Alfred Joseph Lowe (1 August 1789 – 10 August 1856) J.P. was a horticulturalist, meteorologist and astronomer based in Nottingham.

==Life==
He was born on 1 August 1789, the son of Joseph Hurst Lowe (1766-1817) and Elizabeth Langstaff (1770-1826). He was baptised on 13 September 1789 at High Pavement Chapel.

He married Charlotte Octavia Swann (1792-1865), daughter of Edward Swann, Mayor of Nottingham, in St Mary's Church, Nottingham on 30 October 1812. They had the following children.
- Captain Alfred Hurst Lowe (1814-1870)
- Charlotte Lavina Lowe (1816-1899)
- Marianne Agnes Lowe (1817-1884)
- Edward Joseph Lowe (1825-1900)
- Colonel Arthur Swann Howard Lowe (1826-1888)

He died on 10 August 1856 at Highfield House, Nottingham and was interred at the family vault in Sneinton.

==Career==

He was a magistrate for Nottinghamshire, and for many years vice-chairman of the Radford Union.
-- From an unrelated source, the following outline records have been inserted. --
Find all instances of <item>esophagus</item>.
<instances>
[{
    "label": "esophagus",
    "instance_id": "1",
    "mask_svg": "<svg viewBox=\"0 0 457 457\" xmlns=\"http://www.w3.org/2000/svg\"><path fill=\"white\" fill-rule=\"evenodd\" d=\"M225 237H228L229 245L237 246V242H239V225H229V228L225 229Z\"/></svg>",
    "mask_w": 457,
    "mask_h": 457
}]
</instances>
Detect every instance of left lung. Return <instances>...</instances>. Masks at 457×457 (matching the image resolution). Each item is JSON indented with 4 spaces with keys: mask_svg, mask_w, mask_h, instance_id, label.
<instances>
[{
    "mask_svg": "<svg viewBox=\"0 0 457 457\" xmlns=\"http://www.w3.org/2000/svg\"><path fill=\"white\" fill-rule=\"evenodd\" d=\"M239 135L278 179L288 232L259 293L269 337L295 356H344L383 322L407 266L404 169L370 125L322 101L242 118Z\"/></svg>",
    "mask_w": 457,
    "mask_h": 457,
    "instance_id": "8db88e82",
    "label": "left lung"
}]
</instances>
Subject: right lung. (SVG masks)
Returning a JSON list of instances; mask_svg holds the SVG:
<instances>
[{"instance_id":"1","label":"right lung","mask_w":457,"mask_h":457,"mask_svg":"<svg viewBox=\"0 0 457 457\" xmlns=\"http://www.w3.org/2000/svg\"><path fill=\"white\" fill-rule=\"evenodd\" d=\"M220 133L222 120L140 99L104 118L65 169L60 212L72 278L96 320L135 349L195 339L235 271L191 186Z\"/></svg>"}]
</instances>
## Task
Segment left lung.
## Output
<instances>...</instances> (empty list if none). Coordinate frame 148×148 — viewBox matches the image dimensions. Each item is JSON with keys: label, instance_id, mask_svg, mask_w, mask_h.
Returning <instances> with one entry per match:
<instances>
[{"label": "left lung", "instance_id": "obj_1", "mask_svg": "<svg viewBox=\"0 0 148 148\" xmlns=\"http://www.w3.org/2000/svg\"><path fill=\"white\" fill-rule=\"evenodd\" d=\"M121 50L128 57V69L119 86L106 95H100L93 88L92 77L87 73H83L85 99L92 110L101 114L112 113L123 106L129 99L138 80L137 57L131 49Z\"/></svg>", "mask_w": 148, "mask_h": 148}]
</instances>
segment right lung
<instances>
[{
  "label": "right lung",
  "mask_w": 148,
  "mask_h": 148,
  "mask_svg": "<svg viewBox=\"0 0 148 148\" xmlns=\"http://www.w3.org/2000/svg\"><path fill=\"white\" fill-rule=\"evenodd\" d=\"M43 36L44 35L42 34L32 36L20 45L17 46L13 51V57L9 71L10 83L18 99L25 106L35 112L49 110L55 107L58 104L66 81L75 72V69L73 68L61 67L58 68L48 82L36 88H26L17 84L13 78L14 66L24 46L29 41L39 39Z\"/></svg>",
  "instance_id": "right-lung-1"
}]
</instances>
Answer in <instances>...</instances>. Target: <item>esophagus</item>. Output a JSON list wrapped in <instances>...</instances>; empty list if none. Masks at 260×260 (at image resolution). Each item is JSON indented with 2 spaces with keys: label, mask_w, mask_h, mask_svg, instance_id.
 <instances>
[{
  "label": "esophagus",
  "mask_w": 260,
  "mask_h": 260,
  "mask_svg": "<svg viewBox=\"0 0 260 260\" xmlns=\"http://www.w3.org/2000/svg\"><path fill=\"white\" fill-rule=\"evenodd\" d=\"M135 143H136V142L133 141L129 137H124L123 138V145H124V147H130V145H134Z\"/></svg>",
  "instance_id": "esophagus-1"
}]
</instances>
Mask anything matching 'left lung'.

He was Sheriff of Nottingham in 1812–13.

He was a founding member and treasurer of the Nottingham Mechanics' Institution. In 1846 he started a vocal music class which evolved into the Nottingham Harmonic Society.

He applied the principle of the Jacquard loom to the bobbin net lace machine which produced the pattern in the lace at the same time as manufacturing the fabric. This invention resulted in a significant improvement in productivity of lace, and turned Nottingham into the centre of mechanical lace production in England.

As a horticulturalist, he developed the estate at Highfield House, Nottingham by planting Cedrus deodara, Cupressus excelsa, Cryptomeria Japonica, Aurucaria Ombricata, Scotch pine, Portuguese laurels, myrtles and Arbutus. In the Nottingham Horticultural competition of 1853 he was awarded the Silver Cup for the best collection of greenhouse plants.

As a meteorologist and astronomer, he built an observatory at Highfield House, which was equipped with a barometer, a telescope on the roof, Negretti thermometers to determine terrestrial radiation and solar radiation, wet and dry bulb thermometers by Barrow, minimum and maximum thermometers by Bennett, rain gauges, an ozonometer, a wind vane 54 ft high with Lind's anemometer. He and his son Edward Joseph Lowe were founder members of the Meteorological Society, which later became the Royal Meteorological Society.